DeepRHP: A Hybrid Variational Autoencoder for Designing Random Heteropolymers as Protein Mimics
This work addresses the need for computational tools to design protein-like materials, offering a versatile framework for RHP design in biomimetic applications.
DeepRHP is a hybrid variational autoencoder that guides the design of random heteropolymers (RHPs) as protein mimics. It successfully predicts monomer compositions that stabilize membrane proteins, with predictions cross-validated against published results.

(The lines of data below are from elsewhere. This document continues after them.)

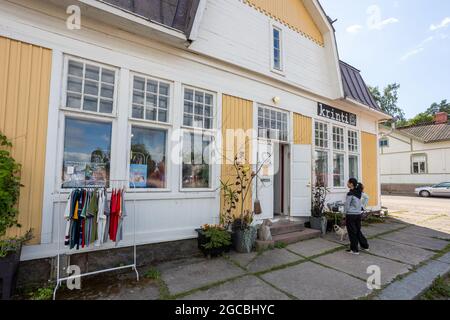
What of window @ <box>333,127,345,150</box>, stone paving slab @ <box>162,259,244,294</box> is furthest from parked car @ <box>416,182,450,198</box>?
stone paving slab @ <box>162,259,244,294</box>

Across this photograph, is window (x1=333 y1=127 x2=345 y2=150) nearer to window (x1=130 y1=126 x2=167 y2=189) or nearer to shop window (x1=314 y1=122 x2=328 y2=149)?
shop window (x1=314 y1=122 x2=328 y2=149)

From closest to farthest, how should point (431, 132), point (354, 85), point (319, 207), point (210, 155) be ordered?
point (210, 155), point (319, 207), point (354, 85), point (431, 132)

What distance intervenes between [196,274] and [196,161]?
2239 millimetres

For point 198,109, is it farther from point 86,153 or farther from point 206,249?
point 206,249

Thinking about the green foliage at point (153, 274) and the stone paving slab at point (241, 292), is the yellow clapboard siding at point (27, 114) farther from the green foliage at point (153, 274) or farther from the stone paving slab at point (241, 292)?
the stone paving slab at point (241, 292)

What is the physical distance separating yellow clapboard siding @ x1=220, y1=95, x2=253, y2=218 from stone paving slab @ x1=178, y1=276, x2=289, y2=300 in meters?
2.00

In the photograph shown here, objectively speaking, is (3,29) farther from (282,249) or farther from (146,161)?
(282,249)

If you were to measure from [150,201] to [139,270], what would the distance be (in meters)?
1.18

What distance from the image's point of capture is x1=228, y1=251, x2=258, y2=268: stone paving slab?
4.20 meters

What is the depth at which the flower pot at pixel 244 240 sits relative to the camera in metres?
4.71

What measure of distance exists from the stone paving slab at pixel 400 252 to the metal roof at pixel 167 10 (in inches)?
241

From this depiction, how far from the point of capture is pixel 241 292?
3146 mm

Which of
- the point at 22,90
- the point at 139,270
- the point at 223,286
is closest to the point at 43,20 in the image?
the point at 22,90

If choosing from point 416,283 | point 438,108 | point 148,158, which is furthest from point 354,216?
point 438,108
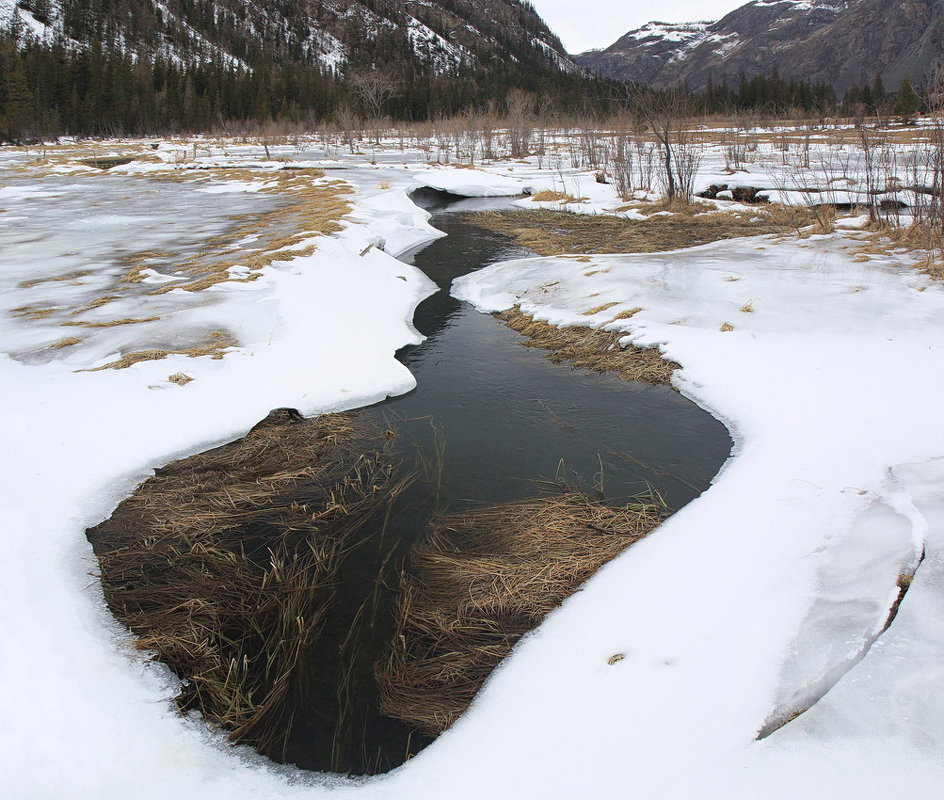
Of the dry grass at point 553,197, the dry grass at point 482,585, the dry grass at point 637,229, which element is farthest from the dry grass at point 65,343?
the dry grass at point 553,197

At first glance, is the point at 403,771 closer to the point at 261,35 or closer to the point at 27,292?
the point at 27,292

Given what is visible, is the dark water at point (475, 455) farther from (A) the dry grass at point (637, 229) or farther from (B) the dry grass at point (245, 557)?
(A) the dry grass at point (637, 229)

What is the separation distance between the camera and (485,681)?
8.25 feet

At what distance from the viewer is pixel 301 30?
100 m

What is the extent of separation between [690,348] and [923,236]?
5759mm

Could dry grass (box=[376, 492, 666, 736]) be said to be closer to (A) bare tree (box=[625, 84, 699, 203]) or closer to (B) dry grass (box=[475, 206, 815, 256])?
(B) dry grass (box=[475, 206, 815, 256])

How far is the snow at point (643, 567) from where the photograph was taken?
194cm

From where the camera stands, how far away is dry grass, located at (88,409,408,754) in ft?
8.20

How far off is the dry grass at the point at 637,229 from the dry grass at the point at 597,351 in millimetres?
4128

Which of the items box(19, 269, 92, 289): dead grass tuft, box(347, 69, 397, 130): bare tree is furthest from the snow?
box(347, 69, 397, 130): bare tree

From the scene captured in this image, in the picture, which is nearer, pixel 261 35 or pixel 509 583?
pixel 509 583

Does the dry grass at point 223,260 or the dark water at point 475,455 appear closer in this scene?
the dark water at point 475,455

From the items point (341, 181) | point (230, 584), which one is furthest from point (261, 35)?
point (230, 584)

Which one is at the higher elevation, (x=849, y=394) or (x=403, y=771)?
(x=849, y=394)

Synthetic random heteropolymers (RHPs), consisting of a predefined set of monomers, offer an approach toward the design of protein-like materials. These RHPs, if designed appropriately, can mimic protein behavior and function. As such, there is a need for computational tools to efficiently guide RHP design. We bridge this gap by developing DeepRHP, a modified variational autoencoder (VAE) model under a semi-supervised framework. By equipping a classical VAE with an additional feature-based VAE, DeepRHP forces the latent space to capture structures of critical chemical features as well as individual RHP sequence patterns. In this sense, our method is versatile by allowing any relevant features to be incorporated in a hybrid manner. We demonstrate the effectiveness of DeepRHP by suggesting potential monomer compositions that stabilize membrane proteins (e.g. Aquaporin Z) in non-native environments and cross-validating our prediction with published results. The concordance between our model and true RHP function suggests strong potential in utilizing hybrid autoencoder architectures to guide RHP design for proteins and other biological compounds.